-- Begin Reading text --

PyTorch will provide the necessary tools to define and train the benchmark and candidate models.

For modeling and training, the following tasks will be performed:

  1. Load training and validation datasets into memory

  2. Define the network architectures for each of the RNN models
  3. Define the loss function
  4. Train the networks
  5. Monitor validation and training loss
  6. Evaluate and select the winning model

The primary focus of this phase will be to consider the problem domain at hand, and any key findings, to configure the network appropriately, in particular, the input vector dimensions (feature set), number of hidden layers, output vector dimensions and regularization (Figure 7).

-- End Reading text --
-- Begin Extracted records --

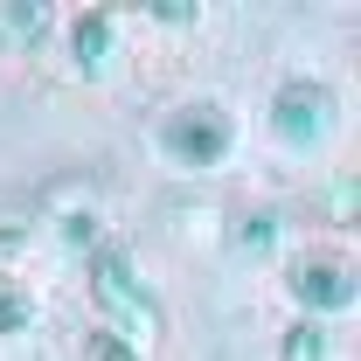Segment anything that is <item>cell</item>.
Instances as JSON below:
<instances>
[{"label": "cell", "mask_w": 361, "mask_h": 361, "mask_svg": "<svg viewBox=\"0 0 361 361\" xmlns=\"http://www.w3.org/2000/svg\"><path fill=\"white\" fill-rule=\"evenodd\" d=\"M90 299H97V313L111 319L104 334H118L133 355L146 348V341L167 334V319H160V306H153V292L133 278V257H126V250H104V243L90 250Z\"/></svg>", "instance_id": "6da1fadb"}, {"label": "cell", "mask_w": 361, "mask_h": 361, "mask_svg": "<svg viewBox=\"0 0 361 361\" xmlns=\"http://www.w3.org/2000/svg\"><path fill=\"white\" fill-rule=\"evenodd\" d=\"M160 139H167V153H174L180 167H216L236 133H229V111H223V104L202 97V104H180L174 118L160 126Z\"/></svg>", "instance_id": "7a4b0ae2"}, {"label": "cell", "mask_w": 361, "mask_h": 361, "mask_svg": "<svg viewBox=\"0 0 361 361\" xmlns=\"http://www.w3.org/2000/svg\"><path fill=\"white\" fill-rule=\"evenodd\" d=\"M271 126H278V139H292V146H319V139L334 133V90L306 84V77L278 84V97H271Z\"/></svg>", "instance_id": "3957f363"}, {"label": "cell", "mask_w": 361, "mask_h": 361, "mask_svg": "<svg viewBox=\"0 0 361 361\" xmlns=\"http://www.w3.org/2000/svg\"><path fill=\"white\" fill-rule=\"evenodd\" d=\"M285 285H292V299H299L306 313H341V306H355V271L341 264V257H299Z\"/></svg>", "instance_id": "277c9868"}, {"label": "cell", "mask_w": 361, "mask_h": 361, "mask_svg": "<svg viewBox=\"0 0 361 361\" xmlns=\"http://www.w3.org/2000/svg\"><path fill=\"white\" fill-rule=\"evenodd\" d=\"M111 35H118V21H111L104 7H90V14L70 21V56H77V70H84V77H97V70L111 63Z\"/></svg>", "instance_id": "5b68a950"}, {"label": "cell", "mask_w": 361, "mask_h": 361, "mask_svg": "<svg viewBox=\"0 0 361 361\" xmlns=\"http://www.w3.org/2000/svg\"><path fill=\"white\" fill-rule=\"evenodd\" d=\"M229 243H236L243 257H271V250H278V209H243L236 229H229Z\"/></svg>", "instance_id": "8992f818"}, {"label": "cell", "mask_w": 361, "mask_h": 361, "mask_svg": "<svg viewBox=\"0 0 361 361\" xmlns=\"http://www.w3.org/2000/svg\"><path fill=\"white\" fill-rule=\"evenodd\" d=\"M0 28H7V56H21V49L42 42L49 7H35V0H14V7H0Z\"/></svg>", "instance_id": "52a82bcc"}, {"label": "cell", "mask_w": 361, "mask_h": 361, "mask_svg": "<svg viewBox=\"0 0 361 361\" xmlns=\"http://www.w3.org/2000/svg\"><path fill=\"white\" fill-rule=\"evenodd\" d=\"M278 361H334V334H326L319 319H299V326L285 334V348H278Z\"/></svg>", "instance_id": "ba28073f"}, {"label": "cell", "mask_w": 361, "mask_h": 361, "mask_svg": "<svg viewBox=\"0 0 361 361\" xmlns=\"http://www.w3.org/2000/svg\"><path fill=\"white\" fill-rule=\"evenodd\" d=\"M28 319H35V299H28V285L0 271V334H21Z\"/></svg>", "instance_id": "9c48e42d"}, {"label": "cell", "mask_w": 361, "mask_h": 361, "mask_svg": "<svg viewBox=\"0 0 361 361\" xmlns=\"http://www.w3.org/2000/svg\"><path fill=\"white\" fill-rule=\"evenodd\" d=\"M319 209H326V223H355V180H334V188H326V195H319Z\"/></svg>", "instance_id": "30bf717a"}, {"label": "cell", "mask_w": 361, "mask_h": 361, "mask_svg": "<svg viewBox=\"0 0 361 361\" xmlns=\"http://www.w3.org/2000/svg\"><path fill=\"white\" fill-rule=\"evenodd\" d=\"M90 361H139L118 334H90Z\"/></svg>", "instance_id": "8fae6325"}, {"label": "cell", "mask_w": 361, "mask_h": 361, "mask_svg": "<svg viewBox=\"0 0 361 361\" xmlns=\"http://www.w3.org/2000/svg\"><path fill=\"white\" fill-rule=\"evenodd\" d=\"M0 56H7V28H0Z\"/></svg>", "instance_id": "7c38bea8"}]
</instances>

-- End Extracted records --
-- Begin Extracted records --

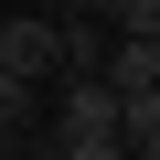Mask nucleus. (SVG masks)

-- End Extracted records --

> _Set problem_: Rewrite the PyTorch plan text starting at "2. Define the" and ending at "regularization (Figure 7).", putting "dropout" in place of "regularization".

> _Task output_:
2. Define the network architectures for each of the RNN models
  3. Define the loss function
  4. Train the networks
  5. Monitor validation and training loss
  6. Evaluate and select the winning model

The primary focus of this phase will be to consider the problem domain at hand, and any key findings, to configure the network appropriately, in particular, the input vector dimensions (feature set), number of hidden layers, output vector dimensions and dropout (Figure 7).